One of the things that amazes me is that companies will pay a recruiting firm tens of thousands of dollars to find a candidate that makes it through the interview process and stays there for at least 90 days but then they only offer $500 to their employees for referrals that get hired. I pointed out to HR at one company that I worked for that one of their recruiting partners pays $1000 for a referral that gets hired; given how much they would pay a recruiter, they should be offering at least $5,000 referral bonuses to someone recommends a candidate they hire, whether the person making the recommendation is an employee or not. They decided to increase the referral bonus to match the recruiting company (I kept feeding referrals for my employer through said recruiting agency -- my relationship with them started before and lasts long after being with that employer).
Most of the decent approaches I've seen were either coming from founders or once from an ex-engineer who became a recruiter, basically never from a typical recruiter, why is no one obliterating them?
I don’t see how that model could be any better really. Referrals are also a good model, but the talent pool is limited.
I started the process and they ended up spamming me for days/weeks so I schedule an interview before a nonsense deadline or they'll lock my account, I didn't go further...
Turing.com seems better, but REALLY selective
How to fix? One of the big problems, and others have mentioned it. Employers with unrealistic expectations. I had a boss once create a laundry list of skills for a position, 3 years of each, that no one would have: Java, C, C++, C#, Ada, Java Script, and 2 different assembly languages, as well as a host of other techs. I complained it was a stupid list, as half of the languages listed we never used. Response: "Oh but wouldn't it be nice to have someone who could!" WTF, all they were doing was encouraging liars to apply.

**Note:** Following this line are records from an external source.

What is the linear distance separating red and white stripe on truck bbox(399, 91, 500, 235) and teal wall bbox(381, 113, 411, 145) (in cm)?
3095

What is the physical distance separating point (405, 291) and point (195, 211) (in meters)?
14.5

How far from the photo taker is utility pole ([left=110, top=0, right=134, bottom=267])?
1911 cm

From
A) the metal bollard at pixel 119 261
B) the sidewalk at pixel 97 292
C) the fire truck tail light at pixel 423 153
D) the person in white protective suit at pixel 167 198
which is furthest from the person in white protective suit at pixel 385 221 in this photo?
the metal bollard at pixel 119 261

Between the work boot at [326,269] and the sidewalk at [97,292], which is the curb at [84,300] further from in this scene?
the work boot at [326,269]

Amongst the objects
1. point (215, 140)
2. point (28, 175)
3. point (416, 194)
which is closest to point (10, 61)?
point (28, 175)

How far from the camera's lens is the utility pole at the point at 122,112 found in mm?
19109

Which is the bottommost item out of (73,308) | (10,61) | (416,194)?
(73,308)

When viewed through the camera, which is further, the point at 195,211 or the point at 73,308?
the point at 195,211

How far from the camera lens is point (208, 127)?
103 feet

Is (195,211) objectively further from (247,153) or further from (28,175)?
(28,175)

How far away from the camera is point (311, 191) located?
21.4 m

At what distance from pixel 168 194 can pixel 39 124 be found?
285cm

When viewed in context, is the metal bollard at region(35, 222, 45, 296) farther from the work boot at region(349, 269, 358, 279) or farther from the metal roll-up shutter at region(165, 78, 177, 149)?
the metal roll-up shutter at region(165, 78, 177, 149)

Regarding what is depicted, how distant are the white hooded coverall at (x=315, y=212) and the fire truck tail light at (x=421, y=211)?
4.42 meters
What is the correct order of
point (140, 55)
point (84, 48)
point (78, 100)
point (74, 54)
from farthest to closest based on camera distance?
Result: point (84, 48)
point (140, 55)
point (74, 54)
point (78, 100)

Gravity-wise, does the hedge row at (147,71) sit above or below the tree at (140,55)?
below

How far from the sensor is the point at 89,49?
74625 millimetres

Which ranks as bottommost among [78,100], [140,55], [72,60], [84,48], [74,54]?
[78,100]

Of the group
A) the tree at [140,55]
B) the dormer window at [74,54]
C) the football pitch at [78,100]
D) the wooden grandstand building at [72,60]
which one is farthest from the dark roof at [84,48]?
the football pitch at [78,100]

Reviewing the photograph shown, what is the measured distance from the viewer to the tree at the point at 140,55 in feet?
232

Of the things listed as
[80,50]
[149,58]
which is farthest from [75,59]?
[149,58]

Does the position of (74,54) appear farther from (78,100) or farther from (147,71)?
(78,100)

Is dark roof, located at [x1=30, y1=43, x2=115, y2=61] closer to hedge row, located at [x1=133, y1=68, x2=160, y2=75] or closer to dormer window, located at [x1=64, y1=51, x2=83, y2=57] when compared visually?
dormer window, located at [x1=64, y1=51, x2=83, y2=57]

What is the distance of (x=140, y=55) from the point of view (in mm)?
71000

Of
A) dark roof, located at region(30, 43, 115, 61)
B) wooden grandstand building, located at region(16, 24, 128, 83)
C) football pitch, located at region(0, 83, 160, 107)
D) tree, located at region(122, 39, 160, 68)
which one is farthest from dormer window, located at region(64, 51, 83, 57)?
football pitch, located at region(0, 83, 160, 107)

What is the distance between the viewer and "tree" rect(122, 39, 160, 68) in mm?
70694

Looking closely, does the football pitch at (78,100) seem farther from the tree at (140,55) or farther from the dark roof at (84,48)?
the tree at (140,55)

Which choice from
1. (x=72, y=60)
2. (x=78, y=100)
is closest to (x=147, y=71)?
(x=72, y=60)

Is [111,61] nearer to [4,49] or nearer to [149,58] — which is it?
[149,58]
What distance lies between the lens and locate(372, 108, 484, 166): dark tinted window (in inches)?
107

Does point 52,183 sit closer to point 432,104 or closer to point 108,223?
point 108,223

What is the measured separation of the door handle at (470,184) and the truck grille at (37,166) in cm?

So I believe they should be allowed to list 3 maybe 4 primary skills / experience. Then 3 or 4 'Would set you apart skills' (i.e. tie breakers). If you list more then you do not understand what your team does.
If you are thinking of making something, I would start by looking at Joel Spolsky https://www.joelonsoftware.com/ he has written a ton on the topic (click recruiter to see his articles). He also had a site for recruiting where he vetted the recruiters for a bunch of topics. I cannot find the site or I would put it here.
What would make the job hunt better?
1) You need somebody technical involved in writing job ads. You also need to limit the technologies mentioned to a handful. If it's a frontend webdev job for example, list out a few necessities (HTML, CSS, JS) and a couple of nice-to-have bits of tech like experience with SVG, React, and Git, but don't declare those to be mandatory. A smart person who never used some tech you need will be able to pick it up faster than a middling liar who claims 5 years of experience with it.
2) You need a recruiter who understands the businesses they're representing as well as technology to figure out if the candidate is a potential match.
3) You need businesses who understand that smart people who know their shit are better for the business than a middling developer who has some experience with your particular tech. Outside of very specialized and niche stuff, any smart developer will pick up new libraries and technology very quickly. Solve for hiring smart people, not trying to find somebody who just listed every technology they ever heard of on their resume.
It's a severely bifurcated group IMHO. There is a tiny pool of great third party recruiters. Then you have the vast unwashed masses of crappy ones. The ones that are at least decent seem to end up as internal recruiters at least.
I saw an email the other day that offered 50-60k/y in the Midwest. Remote would be "considered" after 6 months if you "behave." Masters required PHD preferred.
Go ahead and do it. Neither tech recruiters, nor the tech recruitment process itself are cheap, so if you could figure out a way to make the whole process more efficient there is a ton of opportunity there.